Aim of the task:
Copy word for word the lines from the start of the records through the line that contains "Network Large: Uses", both included.

Supplied records:
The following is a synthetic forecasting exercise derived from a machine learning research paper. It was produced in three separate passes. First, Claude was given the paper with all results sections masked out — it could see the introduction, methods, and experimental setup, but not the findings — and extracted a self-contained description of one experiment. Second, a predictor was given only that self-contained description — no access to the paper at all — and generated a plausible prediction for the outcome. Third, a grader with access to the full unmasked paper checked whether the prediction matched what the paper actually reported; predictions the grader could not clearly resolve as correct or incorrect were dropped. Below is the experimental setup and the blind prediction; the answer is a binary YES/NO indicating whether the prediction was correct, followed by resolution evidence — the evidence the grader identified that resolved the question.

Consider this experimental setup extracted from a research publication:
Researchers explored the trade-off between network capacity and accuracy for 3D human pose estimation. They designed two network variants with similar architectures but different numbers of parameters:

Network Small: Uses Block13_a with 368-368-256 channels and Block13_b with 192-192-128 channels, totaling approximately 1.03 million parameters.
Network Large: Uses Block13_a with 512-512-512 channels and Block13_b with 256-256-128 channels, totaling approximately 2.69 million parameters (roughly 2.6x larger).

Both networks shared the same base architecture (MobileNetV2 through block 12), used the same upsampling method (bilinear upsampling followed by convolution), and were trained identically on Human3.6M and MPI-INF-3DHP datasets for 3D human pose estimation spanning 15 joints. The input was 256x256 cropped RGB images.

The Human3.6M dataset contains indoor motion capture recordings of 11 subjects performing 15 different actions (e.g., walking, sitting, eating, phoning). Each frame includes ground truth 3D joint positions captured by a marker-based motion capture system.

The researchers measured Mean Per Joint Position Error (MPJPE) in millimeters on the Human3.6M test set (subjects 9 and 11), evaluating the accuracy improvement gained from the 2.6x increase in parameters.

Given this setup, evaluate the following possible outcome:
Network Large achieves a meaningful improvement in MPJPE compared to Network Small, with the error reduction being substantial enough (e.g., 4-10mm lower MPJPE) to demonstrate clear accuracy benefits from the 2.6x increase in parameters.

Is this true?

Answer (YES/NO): NO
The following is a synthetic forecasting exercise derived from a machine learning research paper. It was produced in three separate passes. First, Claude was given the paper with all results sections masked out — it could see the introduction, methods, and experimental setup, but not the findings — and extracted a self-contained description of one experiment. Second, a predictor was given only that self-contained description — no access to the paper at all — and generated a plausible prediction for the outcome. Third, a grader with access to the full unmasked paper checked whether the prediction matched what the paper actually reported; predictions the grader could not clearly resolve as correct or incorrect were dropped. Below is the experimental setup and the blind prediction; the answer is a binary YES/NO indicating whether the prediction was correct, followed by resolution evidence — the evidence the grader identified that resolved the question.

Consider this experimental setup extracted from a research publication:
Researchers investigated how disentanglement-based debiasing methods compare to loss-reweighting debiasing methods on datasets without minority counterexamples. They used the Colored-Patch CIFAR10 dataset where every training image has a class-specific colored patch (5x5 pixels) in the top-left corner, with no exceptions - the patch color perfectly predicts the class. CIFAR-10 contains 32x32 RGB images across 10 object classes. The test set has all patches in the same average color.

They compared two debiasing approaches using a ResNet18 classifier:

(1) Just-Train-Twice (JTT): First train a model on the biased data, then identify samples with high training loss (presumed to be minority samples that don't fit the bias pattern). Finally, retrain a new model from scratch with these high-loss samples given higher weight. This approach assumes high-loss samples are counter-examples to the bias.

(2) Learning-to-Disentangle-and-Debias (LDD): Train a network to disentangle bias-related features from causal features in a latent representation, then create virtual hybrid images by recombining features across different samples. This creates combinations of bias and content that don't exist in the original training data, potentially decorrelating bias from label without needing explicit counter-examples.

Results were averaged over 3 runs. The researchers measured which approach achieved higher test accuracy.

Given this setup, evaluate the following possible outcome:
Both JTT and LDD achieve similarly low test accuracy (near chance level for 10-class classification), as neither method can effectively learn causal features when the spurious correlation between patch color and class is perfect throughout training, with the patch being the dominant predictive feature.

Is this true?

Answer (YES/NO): YES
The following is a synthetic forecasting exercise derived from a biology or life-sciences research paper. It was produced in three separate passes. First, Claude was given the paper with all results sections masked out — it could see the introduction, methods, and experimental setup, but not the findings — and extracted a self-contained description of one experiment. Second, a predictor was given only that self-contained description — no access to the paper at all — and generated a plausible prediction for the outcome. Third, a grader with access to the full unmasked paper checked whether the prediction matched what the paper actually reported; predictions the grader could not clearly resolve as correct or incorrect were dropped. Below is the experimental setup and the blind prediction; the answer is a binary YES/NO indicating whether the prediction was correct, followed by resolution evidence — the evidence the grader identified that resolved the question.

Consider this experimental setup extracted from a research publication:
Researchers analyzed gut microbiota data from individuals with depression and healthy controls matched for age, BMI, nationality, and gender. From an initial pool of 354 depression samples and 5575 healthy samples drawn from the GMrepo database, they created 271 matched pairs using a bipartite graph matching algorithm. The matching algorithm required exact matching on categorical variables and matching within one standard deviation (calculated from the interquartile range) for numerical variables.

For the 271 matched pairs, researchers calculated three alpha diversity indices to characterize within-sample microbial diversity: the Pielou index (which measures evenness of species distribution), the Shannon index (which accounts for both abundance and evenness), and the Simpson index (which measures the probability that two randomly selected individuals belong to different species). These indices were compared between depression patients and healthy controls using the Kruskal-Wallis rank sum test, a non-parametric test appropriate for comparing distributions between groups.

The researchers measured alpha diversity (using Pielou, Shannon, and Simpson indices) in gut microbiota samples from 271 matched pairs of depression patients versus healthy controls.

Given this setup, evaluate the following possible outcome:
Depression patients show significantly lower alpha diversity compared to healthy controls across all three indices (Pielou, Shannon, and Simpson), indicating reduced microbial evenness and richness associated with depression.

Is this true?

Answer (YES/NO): NO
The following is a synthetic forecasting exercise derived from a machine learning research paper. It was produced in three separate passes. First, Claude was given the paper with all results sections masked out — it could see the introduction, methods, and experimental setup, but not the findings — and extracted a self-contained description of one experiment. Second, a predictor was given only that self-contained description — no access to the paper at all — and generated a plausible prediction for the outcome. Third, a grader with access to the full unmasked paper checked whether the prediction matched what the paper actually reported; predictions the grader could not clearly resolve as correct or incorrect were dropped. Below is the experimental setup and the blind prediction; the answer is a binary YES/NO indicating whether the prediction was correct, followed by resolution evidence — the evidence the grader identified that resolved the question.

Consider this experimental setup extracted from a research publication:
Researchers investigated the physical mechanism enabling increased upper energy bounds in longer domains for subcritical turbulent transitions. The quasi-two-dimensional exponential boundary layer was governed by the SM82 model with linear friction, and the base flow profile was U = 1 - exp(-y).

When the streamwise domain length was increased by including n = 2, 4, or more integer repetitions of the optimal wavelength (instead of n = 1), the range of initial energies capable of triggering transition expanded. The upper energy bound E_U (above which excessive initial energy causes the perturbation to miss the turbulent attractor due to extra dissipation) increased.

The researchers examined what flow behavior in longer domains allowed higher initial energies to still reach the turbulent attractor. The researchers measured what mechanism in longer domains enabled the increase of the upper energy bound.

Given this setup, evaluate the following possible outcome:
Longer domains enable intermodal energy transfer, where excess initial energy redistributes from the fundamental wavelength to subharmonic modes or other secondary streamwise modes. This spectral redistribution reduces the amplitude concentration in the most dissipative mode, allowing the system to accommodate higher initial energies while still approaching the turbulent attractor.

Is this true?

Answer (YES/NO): NO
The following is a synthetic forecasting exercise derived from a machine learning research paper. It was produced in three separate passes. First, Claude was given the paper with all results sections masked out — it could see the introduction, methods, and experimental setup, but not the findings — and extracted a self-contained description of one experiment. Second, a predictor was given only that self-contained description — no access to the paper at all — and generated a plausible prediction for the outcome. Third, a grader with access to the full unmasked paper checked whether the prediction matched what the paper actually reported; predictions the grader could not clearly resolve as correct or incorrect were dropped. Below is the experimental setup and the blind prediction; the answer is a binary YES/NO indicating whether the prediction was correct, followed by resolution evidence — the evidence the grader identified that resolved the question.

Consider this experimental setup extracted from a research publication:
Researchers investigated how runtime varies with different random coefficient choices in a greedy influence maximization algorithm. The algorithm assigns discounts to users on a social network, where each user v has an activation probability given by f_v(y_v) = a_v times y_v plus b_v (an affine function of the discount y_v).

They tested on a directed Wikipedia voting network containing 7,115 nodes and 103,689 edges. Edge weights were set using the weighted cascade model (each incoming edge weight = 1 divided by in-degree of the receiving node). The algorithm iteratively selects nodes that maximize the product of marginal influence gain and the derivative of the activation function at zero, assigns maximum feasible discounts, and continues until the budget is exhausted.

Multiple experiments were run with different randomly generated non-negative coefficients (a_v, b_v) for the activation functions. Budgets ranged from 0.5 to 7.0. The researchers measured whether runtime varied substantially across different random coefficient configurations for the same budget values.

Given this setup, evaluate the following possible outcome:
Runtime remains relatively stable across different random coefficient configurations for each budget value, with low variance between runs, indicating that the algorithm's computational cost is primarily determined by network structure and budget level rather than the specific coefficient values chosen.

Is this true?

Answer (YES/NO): YES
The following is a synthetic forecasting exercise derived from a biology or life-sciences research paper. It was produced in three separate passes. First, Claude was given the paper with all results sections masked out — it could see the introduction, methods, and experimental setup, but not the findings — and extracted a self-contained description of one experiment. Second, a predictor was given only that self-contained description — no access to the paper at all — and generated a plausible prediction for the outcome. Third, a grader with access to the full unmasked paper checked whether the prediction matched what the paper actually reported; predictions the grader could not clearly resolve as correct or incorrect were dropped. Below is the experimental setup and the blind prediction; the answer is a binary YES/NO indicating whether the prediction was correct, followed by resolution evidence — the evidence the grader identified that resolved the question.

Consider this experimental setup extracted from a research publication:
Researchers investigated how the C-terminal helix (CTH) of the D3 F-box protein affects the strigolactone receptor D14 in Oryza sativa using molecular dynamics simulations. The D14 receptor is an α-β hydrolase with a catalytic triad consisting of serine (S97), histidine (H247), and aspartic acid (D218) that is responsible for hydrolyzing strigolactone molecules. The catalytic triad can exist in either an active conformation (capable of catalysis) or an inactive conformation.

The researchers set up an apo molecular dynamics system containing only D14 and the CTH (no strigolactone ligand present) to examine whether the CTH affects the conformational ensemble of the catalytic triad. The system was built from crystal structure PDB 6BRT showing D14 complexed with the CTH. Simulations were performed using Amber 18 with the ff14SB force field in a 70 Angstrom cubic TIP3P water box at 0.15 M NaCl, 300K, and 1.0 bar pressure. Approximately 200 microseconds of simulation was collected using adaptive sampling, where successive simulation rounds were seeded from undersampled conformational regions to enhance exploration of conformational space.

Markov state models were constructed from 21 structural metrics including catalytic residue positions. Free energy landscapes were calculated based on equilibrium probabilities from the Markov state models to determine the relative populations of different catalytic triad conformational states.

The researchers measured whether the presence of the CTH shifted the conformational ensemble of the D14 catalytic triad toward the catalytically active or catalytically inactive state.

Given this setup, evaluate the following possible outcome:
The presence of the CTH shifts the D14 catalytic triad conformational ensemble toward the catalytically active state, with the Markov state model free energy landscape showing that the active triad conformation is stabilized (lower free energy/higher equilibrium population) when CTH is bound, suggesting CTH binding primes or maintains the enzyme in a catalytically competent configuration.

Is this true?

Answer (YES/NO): NO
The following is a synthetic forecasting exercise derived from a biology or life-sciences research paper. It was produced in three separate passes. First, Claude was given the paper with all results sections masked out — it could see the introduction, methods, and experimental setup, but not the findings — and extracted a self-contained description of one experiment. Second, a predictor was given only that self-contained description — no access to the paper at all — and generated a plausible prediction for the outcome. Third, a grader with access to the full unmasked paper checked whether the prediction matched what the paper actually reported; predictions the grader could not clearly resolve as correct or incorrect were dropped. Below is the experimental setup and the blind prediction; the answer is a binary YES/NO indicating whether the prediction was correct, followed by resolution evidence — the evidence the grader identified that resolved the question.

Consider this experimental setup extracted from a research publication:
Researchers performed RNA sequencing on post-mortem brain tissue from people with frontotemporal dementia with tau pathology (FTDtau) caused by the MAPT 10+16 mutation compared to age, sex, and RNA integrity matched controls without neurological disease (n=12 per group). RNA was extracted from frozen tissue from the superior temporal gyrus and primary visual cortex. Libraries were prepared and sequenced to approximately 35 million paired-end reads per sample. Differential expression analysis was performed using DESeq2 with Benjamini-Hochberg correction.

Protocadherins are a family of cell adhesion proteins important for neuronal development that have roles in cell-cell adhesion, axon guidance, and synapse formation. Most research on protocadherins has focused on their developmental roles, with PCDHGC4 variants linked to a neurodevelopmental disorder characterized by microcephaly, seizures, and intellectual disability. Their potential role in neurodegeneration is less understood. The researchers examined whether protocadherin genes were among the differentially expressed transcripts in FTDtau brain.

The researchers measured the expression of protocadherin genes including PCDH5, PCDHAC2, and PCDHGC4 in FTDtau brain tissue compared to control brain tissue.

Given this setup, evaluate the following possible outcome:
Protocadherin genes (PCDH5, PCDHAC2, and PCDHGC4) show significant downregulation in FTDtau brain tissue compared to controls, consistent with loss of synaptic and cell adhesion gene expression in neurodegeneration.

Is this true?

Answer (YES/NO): YES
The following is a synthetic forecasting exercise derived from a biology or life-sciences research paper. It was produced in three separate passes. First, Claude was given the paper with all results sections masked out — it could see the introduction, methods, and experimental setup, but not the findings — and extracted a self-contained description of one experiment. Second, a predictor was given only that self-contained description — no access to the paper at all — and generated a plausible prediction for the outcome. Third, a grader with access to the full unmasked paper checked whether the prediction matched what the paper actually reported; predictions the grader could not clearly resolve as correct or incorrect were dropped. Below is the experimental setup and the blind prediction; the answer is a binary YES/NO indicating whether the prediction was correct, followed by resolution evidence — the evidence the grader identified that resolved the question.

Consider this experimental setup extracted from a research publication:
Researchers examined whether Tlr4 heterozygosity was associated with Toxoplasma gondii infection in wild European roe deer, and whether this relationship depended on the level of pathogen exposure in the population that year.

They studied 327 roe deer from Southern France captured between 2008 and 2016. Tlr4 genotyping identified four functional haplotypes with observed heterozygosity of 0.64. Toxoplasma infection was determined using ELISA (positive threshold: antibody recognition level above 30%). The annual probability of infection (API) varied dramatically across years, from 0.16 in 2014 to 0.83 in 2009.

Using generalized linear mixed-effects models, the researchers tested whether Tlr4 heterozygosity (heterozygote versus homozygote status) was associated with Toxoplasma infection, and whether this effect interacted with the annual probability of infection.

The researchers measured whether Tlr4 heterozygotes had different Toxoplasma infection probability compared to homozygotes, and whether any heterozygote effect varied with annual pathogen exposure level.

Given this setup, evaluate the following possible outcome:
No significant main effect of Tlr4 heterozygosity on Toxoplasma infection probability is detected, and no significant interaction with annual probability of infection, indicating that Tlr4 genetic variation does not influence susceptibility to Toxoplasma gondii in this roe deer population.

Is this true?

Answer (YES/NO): NO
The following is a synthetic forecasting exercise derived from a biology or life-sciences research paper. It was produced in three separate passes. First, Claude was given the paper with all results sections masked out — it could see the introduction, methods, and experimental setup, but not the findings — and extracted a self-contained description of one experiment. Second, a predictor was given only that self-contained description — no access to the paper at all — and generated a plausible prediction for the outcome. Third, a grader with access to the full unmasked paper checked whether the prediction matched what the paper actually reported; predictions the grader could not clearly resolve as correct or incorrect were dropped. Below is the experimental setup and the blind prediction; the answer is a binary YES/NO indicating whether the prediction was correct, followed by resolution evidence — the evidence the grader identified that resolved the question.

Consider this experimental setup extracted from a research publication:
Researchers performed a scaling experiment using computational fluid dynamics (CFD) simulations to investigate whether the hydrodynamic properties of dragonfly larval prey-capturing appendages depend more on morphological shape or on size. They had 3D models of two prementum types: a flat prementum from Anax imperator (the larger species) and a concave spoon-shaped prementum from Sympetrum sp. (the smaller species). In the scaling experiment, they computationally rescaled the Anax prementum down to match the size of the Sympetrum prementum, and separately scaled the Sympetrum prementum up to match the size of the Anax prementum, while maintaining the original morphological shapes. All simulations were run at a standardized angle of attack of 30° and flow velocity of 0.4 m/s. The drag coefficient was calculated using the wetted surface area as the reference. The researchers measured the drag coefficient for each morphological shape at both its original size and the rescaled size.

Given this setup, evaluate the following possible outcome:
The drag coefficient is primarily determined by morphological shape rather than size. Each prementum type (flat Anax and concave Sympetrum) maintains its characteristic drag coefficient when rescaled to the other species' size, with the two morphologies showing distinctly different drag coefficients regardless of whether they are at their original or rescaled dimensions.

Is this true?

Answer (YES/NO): NO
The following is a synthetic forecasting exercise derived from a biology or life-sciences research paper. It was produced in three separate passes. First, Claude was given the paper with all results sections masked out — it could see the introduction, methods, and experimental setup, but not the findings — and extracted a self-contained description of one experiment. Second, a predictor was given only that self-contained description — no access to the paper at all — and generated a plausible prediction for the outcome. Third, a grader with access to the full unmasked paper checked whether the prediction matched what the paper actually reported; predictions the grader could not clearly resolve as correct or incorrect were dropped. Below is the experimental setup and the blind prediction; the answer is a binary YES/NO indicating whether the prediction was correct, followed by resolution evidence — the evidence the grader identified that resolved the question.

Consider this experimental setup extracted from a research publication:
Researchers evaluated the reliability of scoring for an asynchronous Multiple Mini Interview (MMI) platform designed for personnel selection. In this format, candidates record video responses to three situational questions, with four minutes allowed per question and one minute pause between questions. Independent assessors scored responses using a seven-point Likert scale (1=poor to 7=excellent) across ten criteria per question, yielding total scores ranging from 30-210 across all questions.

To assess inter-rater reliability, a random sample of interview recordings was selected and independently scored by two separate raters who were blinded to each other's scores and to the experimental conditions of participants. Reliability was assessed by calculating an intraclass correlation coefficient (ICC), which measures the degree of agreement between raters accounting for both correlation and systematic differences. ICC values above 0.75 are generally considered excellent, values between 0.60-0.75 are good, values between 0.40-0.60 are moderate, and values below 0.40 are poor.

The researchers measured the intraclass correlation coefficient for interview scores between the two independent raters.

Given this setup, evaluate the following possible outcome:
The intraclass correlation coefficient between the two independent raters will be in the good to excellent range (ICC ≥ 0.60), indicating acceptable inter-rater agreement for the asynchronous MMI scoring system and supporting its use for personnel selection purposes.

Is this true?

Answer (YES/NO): YES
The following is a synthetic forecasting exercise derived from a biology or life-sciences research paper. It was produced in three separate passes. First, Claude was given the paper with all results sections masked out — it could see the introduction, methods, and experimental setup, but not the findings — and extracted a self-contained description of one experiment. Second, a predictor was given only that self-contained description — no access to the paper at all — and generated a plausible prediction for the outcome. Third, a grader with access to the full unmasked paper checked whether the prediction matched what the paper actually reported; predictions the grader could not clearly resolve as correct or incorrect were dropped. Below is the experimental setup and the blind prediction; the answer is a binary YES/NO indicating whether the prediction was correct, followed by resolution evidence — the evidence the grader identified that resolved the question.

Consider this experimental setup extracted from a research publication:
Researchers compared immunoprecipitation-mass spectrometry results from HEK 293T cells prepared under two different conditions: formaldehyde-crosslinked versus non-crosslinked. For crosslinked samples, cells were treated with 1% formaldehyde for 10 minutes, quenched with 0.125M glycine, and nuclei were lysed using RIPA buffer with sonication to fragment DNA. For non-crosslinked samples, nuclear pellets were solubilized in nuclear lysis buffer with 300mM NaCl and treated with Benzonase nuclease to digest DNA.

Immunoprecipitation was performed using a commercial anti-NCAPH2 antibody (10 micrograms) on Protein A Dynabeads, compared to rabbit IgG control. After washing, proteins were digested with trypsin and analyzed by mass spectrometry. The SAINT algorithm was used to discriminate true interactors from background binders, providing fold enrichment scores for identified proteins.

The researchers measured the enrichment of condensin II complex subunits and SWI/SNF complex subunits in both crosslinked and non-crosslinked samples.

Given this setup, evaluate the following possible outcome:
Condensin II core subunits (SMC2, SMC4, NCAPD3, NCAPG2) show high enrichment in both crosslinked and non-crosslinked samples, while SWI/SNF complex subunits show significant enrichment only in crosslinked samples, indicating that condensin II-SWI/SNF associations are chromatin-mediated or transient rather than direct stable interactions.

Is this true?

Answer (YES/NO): NO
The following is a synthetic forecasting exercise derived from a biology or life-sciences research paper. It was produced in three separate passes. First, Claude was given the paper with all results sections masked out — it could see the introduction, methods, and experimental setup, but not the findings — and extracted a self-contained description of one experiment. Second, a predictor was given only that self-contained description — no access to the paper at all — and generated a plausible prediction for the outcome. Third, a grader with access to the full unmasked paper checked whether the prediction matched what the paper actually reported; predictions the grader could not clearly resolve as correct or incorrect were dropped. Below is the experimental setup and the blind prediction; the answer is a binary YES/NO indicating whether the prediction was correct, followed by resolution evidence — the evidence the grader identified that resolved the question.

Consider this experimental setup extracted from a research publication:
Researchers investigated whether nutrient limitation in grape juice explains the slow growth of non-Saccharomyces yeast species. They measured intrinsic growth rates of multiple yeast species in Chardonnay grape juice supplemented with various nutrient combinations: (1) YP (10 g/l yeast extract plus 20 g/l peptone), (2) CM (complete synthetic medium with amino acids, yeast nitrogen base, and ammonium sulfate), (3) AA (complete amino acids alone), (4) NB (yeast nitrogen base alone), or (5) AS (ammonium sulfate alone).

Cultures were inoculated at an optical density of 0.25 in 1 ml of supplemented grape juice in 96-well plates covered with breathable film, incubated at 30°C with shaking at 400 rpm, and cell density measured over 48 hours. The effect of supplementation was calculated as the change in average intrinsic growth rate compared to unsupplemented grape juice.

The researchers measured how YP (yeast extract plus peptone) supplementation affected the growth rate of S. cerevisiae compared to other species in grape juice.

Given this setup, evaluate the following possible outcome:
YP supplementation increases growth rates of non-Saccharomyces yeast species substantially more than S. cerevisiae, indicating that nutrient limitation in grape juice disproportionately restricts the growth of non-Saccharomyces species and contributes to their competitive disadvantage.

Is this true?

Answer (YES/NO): YES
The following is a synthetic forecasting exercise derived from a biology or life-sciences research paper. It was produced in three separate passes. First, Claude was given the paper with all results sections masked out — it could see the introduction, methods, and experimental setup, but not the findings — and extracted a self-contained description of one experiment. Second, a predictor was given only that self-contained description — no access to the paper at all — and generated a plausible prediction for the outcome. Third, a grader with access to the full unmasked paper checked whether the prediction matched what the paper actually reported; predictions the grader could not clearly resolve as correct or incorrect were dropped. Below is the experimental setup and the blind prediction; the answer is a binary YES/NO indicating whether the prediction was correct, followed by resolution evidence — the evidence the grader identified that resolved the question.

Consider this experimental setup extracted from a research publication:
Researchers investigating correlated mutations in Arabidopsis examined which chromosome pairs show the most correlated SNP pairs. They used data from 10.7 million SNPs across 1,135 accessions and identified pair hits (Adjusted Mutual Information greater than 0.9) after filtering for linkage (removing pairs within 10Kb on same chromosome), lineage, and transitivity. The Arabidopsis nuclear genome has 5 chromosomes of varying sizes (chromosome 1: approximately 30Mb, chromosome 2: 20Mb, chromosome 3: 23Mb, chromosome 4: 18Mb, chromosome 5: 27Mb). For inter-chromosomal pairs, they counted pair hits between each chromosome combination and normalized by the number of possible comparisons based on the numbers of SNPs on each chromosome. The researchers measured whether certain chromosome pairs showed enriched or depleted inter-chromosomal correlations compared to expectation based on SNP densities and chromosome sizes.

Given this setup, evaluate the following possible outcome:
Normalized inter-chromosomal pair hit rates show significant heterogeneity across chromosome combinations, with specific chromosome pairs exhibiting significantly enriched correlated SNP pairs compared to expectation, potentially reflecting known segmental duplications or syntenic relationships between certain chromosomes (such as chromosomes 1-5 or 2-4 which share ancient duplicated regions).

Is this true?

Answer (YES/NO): NO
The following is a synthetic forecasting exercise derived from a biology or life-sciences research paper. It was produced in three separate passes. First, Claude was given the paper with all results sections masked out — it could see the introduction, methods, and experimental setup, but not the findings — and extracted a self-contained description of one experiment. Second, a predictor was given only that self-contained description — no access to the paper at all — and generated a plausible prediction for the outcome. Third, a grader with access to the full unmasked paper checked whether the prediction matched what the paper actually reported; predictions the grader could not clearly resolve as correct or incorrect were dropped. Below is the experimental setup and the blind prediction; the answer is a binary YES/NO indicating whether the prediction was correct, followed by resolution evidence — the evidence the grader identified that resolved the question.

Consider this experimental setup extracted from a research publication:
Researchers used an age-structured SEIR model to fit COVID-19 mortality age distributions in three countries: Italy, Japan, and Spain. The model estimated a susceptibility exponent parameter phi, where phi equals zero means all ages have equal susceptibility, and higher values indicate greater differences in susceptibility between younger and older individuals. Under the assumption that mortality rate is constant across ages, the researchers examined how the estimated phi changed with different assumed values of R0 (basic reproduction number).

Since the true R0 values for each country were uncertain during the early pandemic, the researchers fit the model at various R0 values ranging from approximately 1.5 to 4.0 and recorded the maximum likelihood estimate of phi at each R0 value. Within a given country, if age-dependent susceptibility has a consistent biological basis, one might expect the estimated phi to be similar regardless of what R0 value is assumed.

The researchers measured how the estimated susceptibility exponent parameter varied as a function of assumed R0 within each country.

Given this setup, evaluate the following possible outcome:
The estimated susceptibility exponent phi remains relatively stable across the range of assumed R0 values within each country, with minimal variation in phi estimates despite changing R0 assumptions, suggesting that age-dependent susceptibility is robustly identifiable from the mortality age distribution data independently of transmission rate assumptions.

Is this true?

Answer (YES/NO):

Task result:
The following is a synthetic forecasting exercise derived from a machine learning research paper. It was produced in three separate passes. First, Claude was given the paper with all results sections masked out — it could see the introduction, methods, and experimental setup, but not the findings — and extracted a self-contained description of one experiment. Second, a predictor was given only that self-contained description — no access to the paper at all — and generated a plausible prediction for the outcome. Third, a grader with access to the full unmasked paper checked whether the prediction matched what the paper actually reported; predictions the grader could not clearly resolve as correct or incorrect were dropped. Below is the experimental setup and the blind prediction; the answer is a binary YES/NO indicating whether the prediction was correct, followed by resolution evidence — the evidence the grader identified that resolved the question.

Consider this experimental setup extracted from a research publication:
Researchers explored the trade-off between network capacity and accuracy for 3D human pose estimation. They designed two network variants with similar architectures but different numbers of parameters:

Network Small: Uses Block13_a with 368-368-256 channels and Block13_b with 192-192-128 channels, totaling approximately 1.03 million parameters.
Network Large: Uses Block13_a with 512-512-512 channels and Block13_b with 256-256-128 channels, totaling approximately 2.69 million parameters (roughly 2.6x larger).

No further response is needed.